Definately get this checked out. Some thing has shorted just enough to let voltage "Feed back" and keep the fan running. Could be capacitor, wires rubbed through each other, etc. A reset is a safety that is used when there is an overcurrent or over pressure situation. No reset set for this situation.
There is always an outside chance that if you touch the unit while standing on wet ground, you may get shocked. I firmly believe that something is allowing power to the fan in a feedback condition so don't let this go as it may cause damage to other parts.
Good Luck and let me know how you make out on this.
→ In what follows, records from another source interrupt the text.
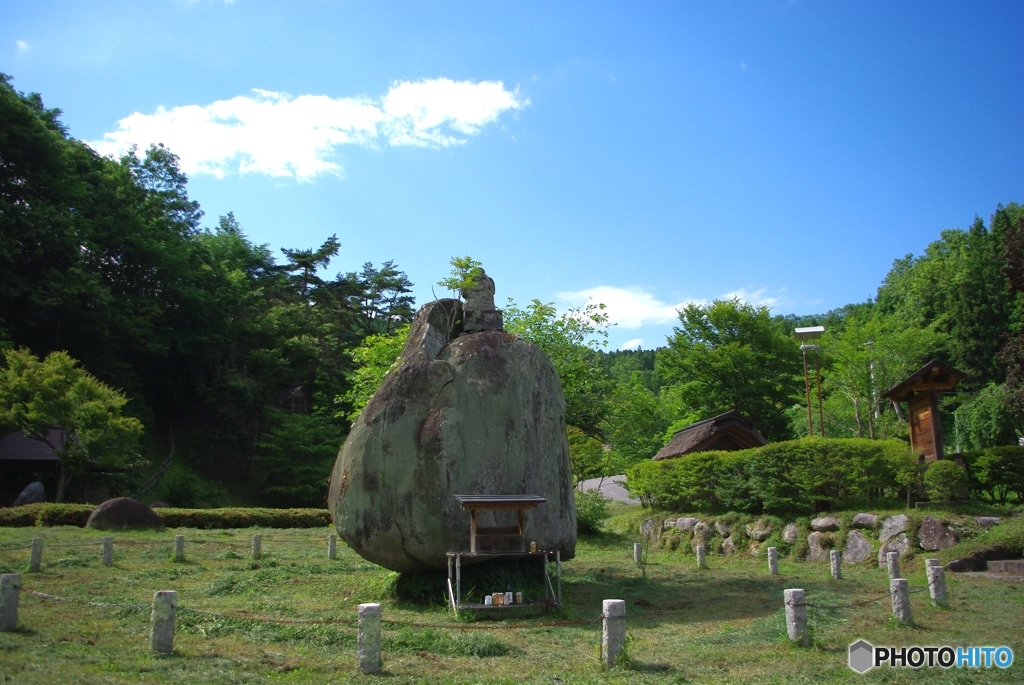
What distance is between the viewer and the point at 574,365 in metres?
27.2

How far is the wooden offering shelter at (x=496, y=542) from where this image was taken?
12.6 m

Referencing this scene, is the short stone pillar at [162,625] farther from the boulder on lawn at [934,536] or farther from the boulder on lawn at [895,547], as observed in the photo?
the boulder on lawn at [934,536]

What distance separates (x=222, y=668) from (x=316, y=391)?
4121 centimetres

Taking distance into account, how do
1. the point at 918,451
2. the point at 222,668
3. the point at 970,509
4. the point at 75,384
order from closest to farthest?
the point at 222,668
the point at 970,509
the point at 918,451
the point at 75,384

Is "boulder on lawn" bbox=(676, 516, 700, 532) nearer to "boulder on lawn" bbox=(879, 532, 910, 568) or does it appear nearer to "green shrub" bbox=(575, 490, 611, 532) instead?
"green shrub" bbox=(575, 490, 611, 532)

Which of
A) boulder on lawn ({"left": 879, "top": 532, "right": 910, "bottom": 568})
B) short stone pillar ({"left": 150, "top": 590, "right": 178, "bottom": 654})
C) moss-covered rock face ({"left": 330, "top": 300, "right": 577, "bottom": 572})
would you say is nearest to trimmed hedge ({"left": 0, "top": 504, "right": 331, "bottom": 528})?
moss-covered rock face ({"left": 330, "top": 300, "right": 577, "bottom": 572})

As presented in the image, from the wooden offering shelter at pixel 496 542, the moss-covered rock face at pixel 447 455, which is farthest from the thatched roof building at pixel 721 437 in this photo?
the wooden offering shelter at pixel 496 542

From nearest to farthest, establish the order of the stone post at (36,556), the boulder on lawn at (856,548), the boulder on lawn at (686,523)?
the stone post at (36,556), the boulder on lawn at (856,548), the boulder on lawn at (686,523)

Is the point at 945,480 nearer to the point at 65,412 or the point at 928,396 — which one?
the point at 928,396

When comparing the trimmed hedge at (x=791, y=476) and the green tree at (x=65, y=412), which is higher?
the green tree at (x=65, y=412)

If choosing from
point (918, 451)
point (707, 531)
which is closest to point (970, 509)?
point (918, 451)

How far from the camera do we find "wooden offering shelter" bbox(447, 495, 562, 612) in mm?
12555

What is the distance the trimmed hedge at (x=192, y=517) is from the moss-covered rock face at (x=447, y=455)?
481 inches

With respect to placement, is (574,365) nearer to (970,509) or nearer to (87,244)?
(970,509)
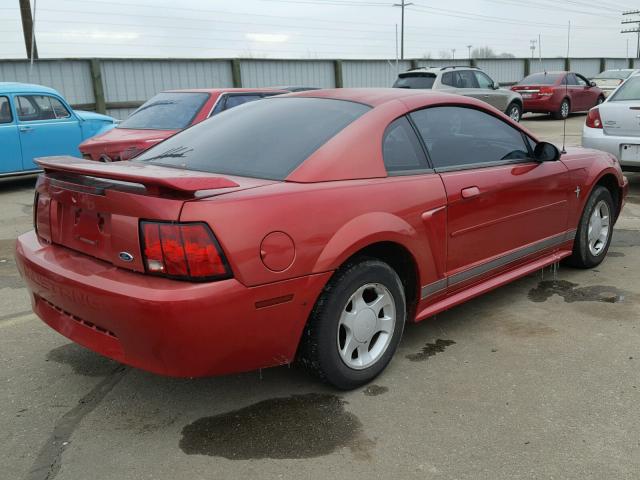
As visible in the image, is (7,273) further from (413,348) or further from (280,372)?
(413,348)

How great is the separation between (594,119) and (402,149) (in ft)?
18.1

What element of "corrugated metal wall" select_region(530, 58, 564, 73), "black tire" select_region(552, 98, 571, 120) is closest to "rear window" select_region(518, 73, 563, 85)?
"black tire" select_region(552, 98, 571, 120)

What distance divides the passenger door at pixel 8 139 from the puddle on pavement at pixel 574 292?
789 centimetres

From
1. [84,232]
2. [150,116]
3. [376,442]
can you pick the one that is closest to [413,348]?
[376,442]

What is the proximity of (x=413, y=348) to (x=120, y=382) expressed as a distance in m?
1.60

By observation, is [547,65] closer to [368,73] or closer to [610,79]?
[610,79]

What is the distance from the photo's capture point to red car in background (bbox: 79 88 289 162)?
762 cm

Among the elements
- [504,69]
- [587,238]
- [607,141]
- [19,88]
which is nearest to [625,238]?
[587,238]

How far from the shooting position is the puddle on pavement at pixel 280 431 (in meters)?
2.55

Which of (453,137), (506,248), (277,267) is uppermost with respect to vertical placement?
(453,137)

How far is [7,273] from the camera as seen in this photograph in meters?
5.14

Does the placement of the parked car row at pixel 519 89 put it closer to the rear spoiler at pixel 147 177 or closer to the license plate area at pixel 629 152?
the license plate area at pixel 629 152

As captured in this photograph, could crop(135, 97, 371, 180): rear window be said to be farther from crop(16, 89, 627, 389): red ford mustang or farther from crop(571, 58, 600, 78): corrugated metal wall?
crop(571, 58, 600, 78): corrugated metal wall

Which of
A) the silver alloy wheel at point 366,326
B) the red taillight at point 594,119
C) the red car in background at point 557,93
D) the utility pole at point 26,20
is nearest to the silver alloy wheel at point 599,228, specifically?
the silver alloy wheel at point 366,326
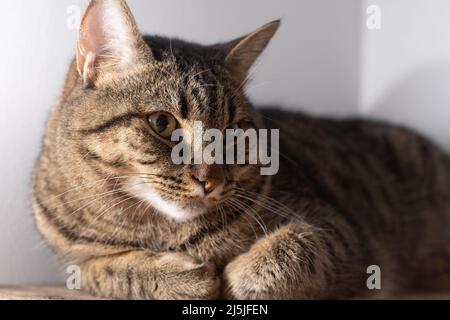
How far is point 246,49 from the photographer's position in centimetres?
155

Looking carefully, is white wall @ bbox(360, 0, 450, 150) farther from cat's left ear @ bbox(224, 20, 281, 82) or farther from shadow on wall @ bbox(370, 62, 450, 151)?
cat's left ear @ bbox(224, 20, 281, 82)

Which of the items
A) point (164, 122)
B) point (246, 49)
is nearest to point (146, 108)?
point (164, 122)

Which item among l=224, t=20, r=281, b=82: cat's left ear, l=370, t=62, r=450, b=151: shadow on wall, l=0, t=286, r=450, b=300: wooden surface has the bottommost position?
l=0, t=286, r=450, b=300: wooden surface

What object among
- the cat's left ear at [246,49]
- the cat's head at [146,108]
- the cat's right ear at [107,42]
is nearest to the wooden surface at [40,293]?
the cat's head at [146,108]

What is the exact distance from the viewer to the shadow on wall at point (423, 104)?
1.85m

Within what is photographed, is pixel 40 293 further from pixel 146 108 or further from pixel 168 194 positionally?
pixel 146 108

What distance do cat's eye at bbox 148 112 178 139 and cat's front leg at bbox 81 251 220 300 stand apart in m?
0.30

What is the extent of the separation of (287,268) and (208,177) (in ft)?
0.95

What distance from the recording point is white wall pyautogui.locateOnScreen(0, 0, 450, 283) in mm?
1438

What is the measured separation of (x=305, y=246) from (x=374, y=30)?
2.43ft

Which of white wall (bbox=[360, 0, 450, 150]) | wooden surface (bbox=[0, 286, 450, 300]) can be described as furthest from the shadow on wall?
wooden surface (bbox=[0, 286, 450, 300])

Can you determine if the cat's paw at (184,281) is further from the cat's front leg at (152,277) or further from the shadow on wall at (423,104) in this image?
the shadow on wall at (423,104)

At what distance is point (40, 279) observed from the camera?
5.40 ft

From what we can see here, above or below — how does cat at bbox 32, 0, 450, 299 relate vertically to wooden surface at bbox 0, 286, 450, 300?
above
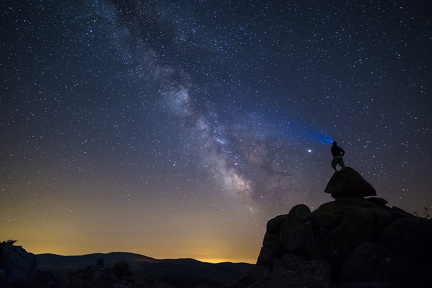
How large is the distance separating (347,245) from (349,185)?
16.6 feet

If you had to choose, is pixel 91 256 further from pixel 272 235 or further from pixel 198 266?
pixel 272 235

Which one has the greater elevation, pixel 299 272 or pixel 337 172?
pixel 337 172

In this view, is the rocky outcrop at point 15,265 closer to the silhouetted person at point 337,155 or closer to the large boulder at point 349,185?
the large boulder at point 349,185

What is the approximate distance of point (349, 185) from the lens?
794 inches

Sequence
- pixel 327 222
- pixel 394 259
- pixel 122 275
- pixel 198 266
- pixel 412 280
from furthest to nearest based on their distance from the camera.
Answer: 1. pixel 198 266
2. pixel 122 275
3. pixel 327 222
4. pixel 394 259
5. pixel 412 280

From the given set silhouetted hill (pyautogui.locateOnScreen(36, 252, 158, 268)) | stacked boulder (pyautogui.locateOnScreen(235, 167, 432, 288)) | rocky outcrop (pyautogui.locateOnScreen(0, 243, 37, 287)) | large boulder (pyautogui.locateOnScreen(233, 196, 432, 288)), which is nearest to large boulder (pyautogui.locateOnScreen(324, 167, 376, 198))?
stacked boulder (pyautogui.locateOnScreen(235, 167, 432, 288))

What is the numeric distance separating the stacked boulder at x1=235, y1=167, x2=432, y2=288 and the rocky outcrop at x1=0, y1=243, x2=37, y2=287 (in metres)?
15.2

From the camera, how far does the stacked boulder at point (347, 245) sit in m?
13.5

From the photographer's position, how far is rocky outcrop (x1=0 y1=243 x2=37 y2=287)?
17.4m

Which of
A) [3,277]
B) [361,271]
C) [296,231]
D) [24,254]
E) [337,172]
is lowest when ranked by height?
[3,277]

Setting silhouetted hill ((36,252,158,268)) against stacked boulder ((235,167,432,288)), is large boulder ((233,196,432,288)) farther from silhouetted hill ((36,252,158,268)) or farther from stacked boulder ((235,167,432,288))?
silhouetted hill ((36,252,158,268))

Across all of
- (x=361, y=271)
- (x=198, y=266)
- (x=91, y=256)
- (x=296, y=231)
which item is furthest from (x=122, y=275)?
(x=91, y=256)

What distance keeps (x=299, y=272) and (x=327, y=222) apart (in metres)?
5.41

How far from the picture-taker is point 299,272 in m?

Do you have gas or electric heat. If you have gas then you do not have a heat pump. You should in most cases have a red,yellow, white, and green wires coming to the thermostat. R should go to rc/rh G should go to green Y should go to Y and w should go to W. Also the switches on back should be switched to non heat pump and gas rather than electric. Hope this helps.
Did you just install this heat pump? If so it sounds like you replace a regular a/c with a heat pump, which will require more wires for the reversing valve. First check to make sure you have 24v going to the condenser. Make sure you have a heat pump t-stat. You should have a orange t-stat wire for your reversing valve. At the t-stat you will have terminals R, Y, G, O, X or C or B, W1, and W2. R is half of your 24v circuit and is a red wire, Y is for cooling mode, G is the Fan green wire, O is for the reversing valve, orange wire, X or C or B is the other half of control circuit blue wire, W1 and W2 is the heat strips in the furnace tan and black wires. These are standard color code but remember electricity does not know colors and an installer may have used different colors. If all of this is correct possibly bad contactor.
Start with the simplest first it,s not fun but it's necessary EVERY TIME. Clean your evaporator and condenser coil, change your air filter. Getting to the evap. coil is often a real headache and a result doesn't get done often. When its clogged as you probably know the refrigerant can't absorb heat at the coil so it tries to absorb heat on the way to the compressor freezing the hot gas line the safety circuits that protect the heat pump compressor from getting liquid refrigerant back to the compressor almost immediately will take the compressor of line (looking somewhat like a defrost cycle). I hope this helps it's a tough repair GL!